A /64 is the smallest recommended subnet because SLAAC (Stateless Address Autoconfiguration) and many IPv6 features rely on a full 64-bit interface identifier. Allocating smaller blocks breaks address autoconfiguration and Neighbor Discovery behavior. Reserve at least a /64 per interface or host, and delegate /56 or /48 blocks to customers and VMs.

Do my existing IPv4 firewall rules protect IPv6 traffic?

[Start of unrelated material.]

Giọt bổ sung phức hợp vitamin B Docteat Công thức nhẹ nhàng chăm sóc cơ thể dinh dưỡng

No. IPv4 rules in iptables do not apply to IPv6 traffic at all, leaving hosts exposed if you don’t add explicit IPv6 rules. Use ip6tables or the nftables inet family to enforce a default-deny policy for IPv6, and remember to permit required ICMPv6 types for Neighbor Discovery and PMTUD.

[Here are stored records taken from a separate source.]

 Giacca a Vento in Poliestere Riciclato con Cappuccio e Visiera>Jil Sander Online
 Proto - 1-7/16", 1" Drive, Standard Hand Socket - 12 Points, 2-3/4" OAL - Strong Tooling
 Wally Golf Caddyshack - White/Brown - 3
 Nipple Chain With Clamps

Why does filtering ICMPv6 break connectivity?

Unlike IPv4, IPv6 routers do not fragment packets, so Path MTU Discovery depends entirely on ICMPv6 ‘Packet Too Big’ messages. Blocking all ICMPv6 also disrupts Neighbor Discovery, which replaces ARP in IPv6. The result is hung connections and silent failures, so you must explicitly allow the necessary ICMPv6 types.

Why do my IPv6 mail servers get rejected by other SMTP hosts?

Many mail servers require valid reverse DNS (PTR) records for the sending IP, and missing IPv6 rDNS is a common cause of SMTP rejections. You must configure PTR records under the ip6.arpa zone for every mail-sending IPv6 address. Ensure the forward and reverse records match to protect deliverability and reputation.

Should I go fully IPv6-only or keep dual-stack?

For public-facing services, dual-stack remains the safest choice for maximum client compatibility. True IPv6-only backends can work if you combine NAT64 at the edge with 464XLAT/CLAT on clients to preserve access to legacy IPv4 endpoints. Always audit your applications, libraries, and third-party APIs for hardcoded IPv4 literals before committing.